The Message is 'best hip-hop song', says Rolling Stone


Grandmaster Flash and the Furious Five's 1982 hit The Message has been named the greatest hip-hop song of all time by Rolling Stone magazine.

The track tops a list of 50 influential hip-hop songs - the first the magazine has carried out for the genre.

Rolling Stone said the song was the first "to tell, with hip-hop's rhythmic and vocal force, the truth about modern inner-city life in America".

It is based around the refrain: "Don't push me, 'cause I'm close to the edge".

Over seven minutes, rapper Melle Mel painted a bleak picture ghetto life, while repeating the phrase "It's like a jungle sometimes, makes me wonder how I keep from goin' under".

It was one of the first records to fuse rap with a political message, and reached number eight in the UK charts.

However, Melle Mel has admitted the band were initially reluctant to record the song, after being presented the song by their label, Sugar Hill.

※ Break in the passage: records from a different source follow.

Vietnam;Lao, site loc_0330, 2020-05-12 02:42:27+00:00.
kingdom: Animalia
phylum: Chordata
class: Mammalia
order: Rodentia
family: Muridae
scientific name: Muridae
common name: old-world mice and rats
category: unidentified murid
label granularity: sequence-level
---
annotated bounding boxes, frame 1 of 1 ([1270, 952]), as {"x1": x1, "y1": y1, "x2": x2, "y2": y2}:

"We were used to doing party raps and boasting about how good we were," he told NPR in 1992.

Eventually, the rapper "caved in" but said he never expected the song to be "pivotal" in the nascent rap movement.

Grandmaster Flash and The Furious Five, who formed in 1978, continued their social commentary on the anti-drug anthem White Lines (Don't Do It), but eventually split up in 1983.

After a tried and failed reunion in 1987, they reunited once more in 2007 when they became the first rap group to be inducted into the Rock and Roll Hall of Fame.

The Rolling Stone list was compiled by a panel of magazine editors and and hip-hop experts.

"It's a list that would have been a lot harder to do 10 or 15 years ago because hip-hop is so young," Nathan Brackett, deputy managing editor of Rolling Stone, told Reuters.

"We've reached the point now where hip-hop acts are getting into the [Rock and Roll] Hall Of Fame... it just felt like the right time to give this the real Rolling Stone treatment."

The top 10 featured several hip-hop classics, including Sugarhill Gang's 1979 hit Rapper's Delight, Run-DMC's 1983 track Sucker MCs and Public Enemy's 1990 protest song Fight The Power.

Other artists in the top 50 songs included Beastie Boys, who came in at 19 with Paul Revere, as well as Jay-Z, Eminem, Missy Elliot, Outkast, Lauryn Hill, Kanye West, LL Cool J, Nas and Tupac.

GREATEST HIP-HOP SONGS TOP 5

1. The Message - Grandmaster Flash and the Furious Five (1982)
2. Rapper's Delight - Sugarhill Gang (1979)
3. Planet Rock - Afrika Bambaataa & the Soul Sonic Force,
4. Sucker MCs - Run-DMC
5. Mind Playing Tricks On Me - Geto Boys

Source: Rolling Stone

The full list will be released on 7 December.